--- EXTRACTED TEXT Enclosed Below ---

I need to see a doctor
Feeling sick and not sure where to go? If you need to see a doctor, there are a lot of different options open to you. We talk you through the health services available.
Registering with a GP
This is always best done before you’re at death’s door, but you can usually get registered and get an appointment on the same day if you’re really sick. Find a good GP can be tough – word of mouth and the NHS Service Search will help.
To register you’ll need to fill out a form and get your patient details transferred. You might also be asked to come in and see a nurse who will give you a basic health check.
Once you’re on the books, you can pre-book appointments in advance or get emergency appointments on the day if you wake up feeling like hell.
Think you need urgent medical help but don’t think you’re in a complete emergency? Ring the NHS 111 service, which is completely free, and talk to one of their advisors. They’ll ask you to describe your symptoms and then point you in the right direction – from an out-of-hours dentist, to a late-night chemist. If they think you need emergency help, they may call an ambulance or tell you to get to A&E.

--- End of Enclosed EXTRACTED TEXT ---
--- PROVIDED INFORMATION Enclosed Below ---

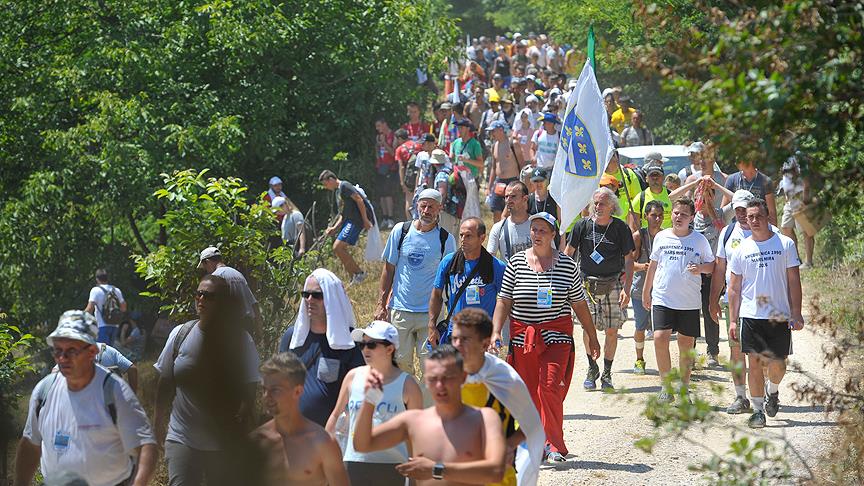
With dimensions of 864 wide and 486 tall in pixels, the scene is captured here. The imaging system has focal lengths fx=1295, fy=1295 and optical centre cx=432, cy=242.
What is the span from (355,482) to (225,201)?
5221mm

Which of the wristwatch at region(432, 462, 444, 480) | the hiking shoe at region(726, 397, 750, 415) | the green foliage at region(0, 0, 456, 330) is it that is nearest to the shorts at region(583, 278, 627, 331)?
the hiking shoe at region(726, 397, 750, 415)

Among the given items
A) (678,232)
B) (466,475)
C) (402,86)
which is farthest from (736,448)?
(402,86)

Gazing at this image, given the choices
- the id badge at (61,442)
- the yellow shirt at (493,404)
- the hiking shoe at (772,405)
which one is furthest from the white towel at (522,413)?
the hiking shoe at (772,405)

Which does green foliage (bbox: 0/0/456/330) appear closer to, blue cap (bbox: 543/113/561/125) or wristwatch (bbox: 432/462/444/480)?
blue cap (bbox: 543/113/561/125)

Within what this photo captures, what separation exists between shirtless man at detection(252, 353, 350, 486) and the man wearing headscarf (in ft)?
3.65

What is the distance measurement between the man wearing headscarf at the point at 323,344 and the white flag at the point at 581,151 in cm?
525

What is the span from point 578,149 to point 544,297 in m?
4.03

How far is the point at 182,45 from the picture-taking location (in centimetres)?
1983

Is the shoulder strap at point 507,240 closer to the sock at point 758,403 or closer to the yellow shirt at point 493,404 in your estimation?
the sock at point 758,403

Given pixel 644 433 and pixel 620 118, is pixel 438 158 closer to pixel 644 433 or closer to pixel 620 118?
pixel 620 118

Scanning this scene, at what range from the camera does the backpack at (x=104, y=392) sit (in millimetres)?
6473

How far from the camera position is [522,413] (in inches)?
265

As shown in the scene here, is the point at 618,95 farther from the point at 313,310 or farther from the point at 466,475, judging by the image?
the point at 466,475

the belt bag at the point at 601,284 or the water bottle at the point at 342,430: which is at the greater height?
the belt bag at the point at 601,284
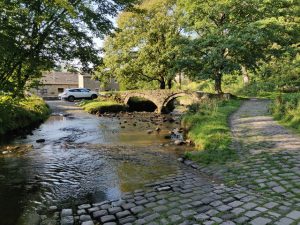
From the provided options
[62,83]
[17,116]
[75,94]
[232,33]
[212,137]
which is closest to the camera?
[212,137]

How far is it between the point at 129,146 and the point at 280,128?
6643mm

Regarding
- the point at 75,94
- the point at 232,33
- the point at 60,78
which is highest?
the point at 232,33

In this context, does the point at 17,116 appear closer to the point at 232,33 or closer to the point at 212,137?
the point at 212,137

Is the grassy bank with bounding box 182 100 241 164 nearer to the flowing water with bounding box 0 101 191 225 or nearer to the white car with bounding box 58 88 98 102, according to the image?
the flowing water with bounding box 0 101 191 225

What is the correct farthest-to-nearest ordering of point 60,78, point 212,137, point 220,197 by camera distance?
point 60,78
point 212,137
point 220,197

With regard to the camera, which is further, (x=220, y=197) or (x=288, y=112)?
(x=288, y=112)

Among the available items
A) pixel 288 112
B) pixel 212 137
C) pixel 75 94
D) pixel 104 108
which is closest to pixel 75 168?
pixel 212 137

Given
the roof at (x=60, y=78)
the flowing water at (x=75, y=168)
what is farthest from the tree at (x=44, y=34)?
the roof at (x=60, y=78)

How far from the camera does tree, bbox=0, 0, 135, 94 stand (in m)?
8.94

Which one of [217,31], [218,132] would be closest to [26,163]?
[218,132]

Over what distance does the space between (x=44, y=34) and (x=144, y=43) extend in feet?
78.0

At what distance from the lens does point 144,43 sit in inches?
1342

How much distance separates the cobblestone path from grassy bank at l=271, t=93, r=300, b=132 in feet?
12.0

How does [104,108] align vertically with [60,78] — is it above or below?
below
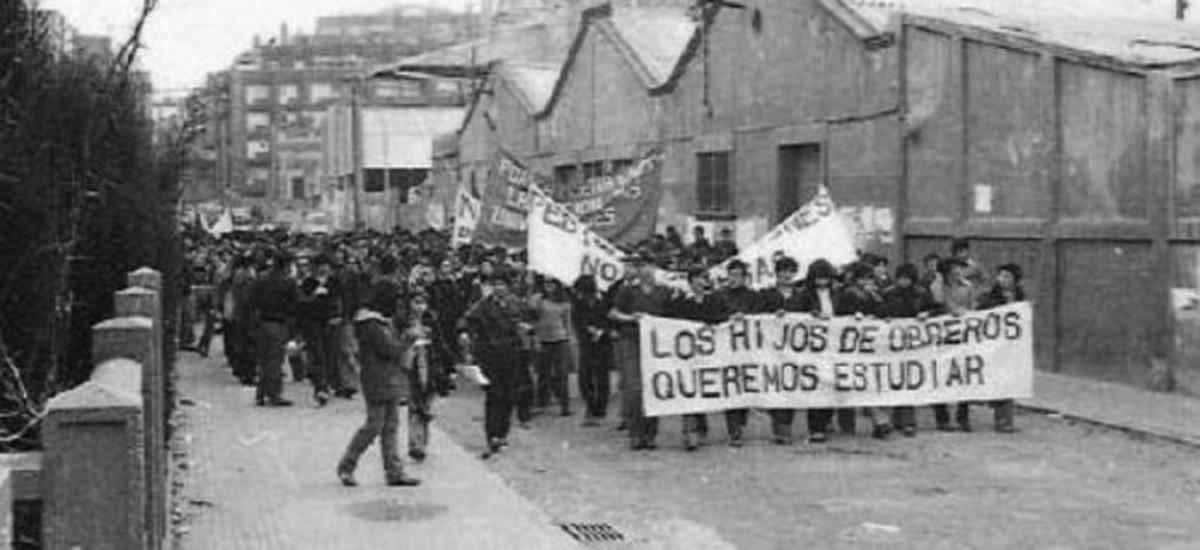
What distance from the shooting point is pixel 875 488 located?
12492mm

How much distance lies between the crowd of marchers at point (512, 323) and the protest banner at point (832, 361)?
17 centimetres

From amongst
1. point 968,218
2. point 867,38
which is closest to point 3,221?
point 968,218

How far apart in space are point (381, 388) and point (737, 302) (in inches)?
170

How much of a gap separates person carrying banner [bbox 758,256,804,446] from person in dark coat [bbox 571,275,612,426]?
172cm

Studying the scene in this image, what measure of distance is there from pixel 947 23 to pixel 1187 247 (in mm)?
5926

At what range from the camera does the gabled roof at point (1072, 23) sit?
20.4 metres

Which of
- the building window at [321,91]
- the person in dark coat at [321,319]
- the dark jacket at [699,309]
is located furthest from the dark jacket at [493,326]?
the building window at [321,91]

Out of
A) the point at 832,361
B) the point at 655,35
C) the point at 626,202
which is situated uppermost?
the point at 655,35

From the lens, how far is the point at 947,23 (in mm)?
22750

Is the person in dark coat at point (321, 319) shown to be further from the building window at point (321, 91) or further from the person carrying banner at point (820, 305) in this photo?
the building window at point (321, 91)

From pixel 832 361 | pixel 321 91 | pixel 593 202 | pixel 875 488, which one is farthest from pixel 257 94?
pixel 875 488

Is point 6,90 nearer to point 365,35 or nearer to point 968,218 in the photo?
point 968,218

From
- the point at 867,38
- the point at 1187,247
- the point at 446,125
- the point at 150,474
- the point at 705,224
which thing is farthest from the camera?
the point at 446,125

--- End of Enclosed PROVIDED INFORMATION ---

- [WHAT THIS EXERCISE ASKS]:
1) In the guide on seeing a doctor, duplicate everything from "Registering with a" down to "feeling like hell." without changing a word.
2) Answer these from the guide on seeing a doctor:
(a) What two things does it say will help you find a good GP?
(b) Who might you be asked to see for a basic health check when registering?
(c) Which free service should you ring if you need urgent help but aren't in a complete emergency?
3) Please extend the guide on seeing a doctor with the next part, picking up after its final sentence.

- [ANSWERS FOR THE EXERCISE]:
1)
Registering with a GP
This is always best done before you’re at death’s door, but you can usually get registered and get an appointment on the same day if you’re really sick. Find a good GP can be tough – word of mouth and the NHS Service Search will help.
To register you’ll need to fill out a form and get your patient details transferred. You might also be asked to come in and see a nurse who will give you a basic health check.
Once you’re on the books, you can pre-book appointments in advance or get emergency appointments on the day if you wake up feeling like hell.

2)
(a) Word of mouth and the NHS Service Search.
(b) A nurse.
(c) The NHS 111 service.

3)
Calls are free from mobiles and landlines.
Going to an NHS walk-in centre
If you have a minor illness or injury and can’t get an appointment with your GP, you can go to an NHS walk-in centre. They tend to have more useful opening hours (i.e. they don’t assume sick people only get sick Mon-Fri 9-5), you don’t need an appointment, and you don’t need to be registered. That said, they’re usually run on a first-come-first-served basis, so bring a good book with you and prepare to wait. They can help with anything from stomach flu, needing a few stitches, to the morning-after pill.
Search for your nearest walk-in centre on the NHS website here.
Going to a GUM clinic
If your health niggle is happening in your pants, going to your local GUM clinic is a good idea LINK. The same if you just want to have a chat about contraception. GUM clinics deal with our dangly bits all day every day so there’s a significant reduction in the embarrassment factor. Either book an appointment or attend a drop-in clinic for an STI test, prescription for the pill, getting a coil, or even just for a heap of free condoms.
Getting private treatment
If you have money and want to jump a long NHS waiting list – there is the option to go private. This can work in two ways: you start a private health insurance plan and pay money into it each month, or you just pay for the odd one-off bit of private healthcare, like getting an MRI scan or going to a private therapist (link).
If you can’t afford private, and feel really let down by your NHS treatment, it’s worth making a complaint with the Patient Advice and Liaison Service (PALS) who will try and help you resolve the issue.